- [SOURCE TEXT]
The queendom of drag is vast and diverse: There are comedy queens and look queens and insult queens and pageant queens, goth queens and dancing queens and lip synch assassin queens. And then there is Norwood Park’s Alexis Hex, who has carved out a singular genre as a knitting/crocheting/macrame-ing witch drag queen whose magic often involves transforming yarn into one-of-a-kind creations ranging from wall-hangings to fitted dresses to tiny toy birds.

As the host of YouTube’s Knitting’s a Drag, Hex uses anima-inspired unironic kitsch to teach aspiring fiber artists how to make their own toys and scarves with easy-to-follow (really) directions and a whole lotta charm, uniqueness, nerve, and talent.

Those traits are also on deck for Hex’s October 31 Halloween show, Whores of Horror, hosted by Hex’s drag mother Coco Sho-Nell and Raymond Cleveland and featuring a roster of a dozen queens serving Halloween eleganza realness. Some of the show, Hex says, will likely be shot in cemeteries.

“Knitting’s like drag,” Hex says. “You take bits and pieces of things everybody has access to and you use them to create something beautiful and creative. There’s a magic to knitting. When you start to see the fabric start to form, it almost comes alive.”

- [EXERCISE REQUIREMENTS]
1. Rewrite the drag queen profile starting at the words "Those traits are" and ending after "shot in cemeteries.", renaming "Whores of Horror" to "Drag of Horror".
2. According to the drag queen profile, who is Alexis Hex's drag mother?
The records are not connected to the drag queen profile.

- [DATA SHOWN]
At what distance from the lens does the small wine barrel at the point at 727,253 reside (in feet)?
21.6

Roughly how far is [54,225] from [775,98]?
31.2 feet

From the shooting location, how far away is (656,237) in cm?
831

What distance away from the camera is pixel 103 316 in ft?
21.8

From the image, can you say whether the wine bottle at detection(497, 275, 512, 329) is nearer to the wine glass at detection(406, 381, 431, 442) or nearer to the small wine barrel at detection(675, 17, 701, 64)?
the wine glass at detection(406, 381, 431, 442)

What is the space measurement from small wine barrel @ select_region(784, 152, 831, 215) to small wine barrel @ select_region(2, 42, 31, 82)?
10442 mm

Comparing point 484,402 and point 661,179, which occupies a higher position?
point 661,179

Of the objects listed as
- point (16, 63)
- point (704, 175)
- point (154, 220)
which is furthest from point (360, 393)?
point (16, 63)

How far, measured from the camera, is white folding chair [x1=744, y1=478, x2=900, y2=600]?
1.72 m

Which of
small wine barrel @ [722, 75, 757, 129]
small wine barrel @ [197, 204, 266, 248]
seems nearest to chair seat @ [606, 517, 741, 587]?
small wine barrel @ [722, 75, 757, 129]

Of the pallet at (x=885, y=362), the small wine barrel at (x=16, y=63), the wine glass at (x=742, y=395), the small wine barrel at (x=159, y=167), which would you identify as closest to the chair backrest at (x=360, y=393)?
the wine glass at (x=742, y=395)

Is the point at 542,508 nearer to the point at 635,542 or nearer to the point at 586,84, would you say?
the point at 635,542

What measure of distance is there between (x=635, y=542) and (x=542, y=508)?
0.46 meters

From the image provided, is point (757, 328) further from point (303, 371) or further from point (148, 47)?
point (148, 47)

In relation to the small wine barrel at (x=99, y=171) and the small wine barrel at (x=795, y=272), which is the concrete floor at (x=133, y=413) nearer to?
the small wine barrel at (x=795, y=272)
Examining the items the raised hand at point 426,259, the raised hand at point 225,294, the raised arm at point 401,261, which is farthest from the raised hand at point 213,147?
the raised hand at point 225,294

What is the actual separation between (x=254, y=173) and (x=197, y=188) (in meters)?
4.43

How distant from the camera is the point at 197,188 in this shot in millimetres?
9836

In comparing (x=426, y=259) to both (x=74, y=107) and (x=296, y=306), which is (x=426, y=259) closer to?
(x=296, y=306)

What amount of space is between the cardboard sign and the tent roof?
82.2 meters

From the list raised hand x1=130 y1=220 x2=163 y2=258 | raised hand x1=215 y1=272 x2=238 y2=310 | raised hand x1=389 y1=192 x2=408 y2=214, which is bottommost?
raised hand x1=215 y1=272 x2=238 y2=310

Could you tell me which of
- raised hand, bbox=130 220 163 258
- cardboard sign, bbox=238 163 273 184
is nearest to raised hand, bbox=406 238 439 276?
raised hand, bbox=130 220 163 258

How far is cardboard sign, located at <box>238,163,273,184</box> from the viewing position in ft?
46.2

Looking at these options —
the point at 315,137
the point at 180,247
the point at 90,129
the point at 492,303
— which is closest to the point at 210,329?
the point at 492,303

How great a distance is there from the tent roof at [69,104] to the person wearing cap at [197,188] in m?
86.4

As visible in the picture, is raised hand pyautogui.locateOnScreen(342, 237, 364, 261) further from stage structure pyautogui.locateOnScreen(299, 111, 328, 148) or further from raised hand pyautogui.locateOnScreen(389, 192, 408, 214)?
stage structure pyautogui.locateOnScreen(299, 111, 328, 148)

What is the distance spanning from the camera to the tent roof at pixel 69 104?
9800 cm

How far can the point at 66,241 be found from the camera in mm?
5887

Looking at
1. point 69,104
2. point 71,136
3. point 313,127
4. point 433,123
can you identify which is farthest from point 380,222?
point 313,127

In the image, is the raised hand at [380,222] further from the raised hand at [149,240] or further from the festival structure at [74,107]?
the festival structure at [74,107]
--
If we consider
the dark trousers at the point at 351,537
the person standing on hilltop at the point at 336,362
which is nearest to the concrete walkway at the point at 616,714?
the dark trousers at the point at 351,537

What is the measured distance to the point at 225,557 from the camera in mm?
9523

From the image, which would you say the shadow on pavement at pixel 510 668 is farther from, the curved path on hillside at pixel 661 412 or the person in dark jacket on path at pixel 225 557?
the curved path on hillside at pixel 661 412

- [FULL SOLUTIONS]
1.
Those traits are also on deck for Hex’s October 31 Halloween show, Drag of Horror, hosted by Hex’s drag mother Coco Sho-Nell and Raymond Cleveland and featuring a roster of a dozen queens serving Halloween eleganza realness. Some of the show, Hex says, will likely be shot in cemeteries.

2. Coco Sho-Nell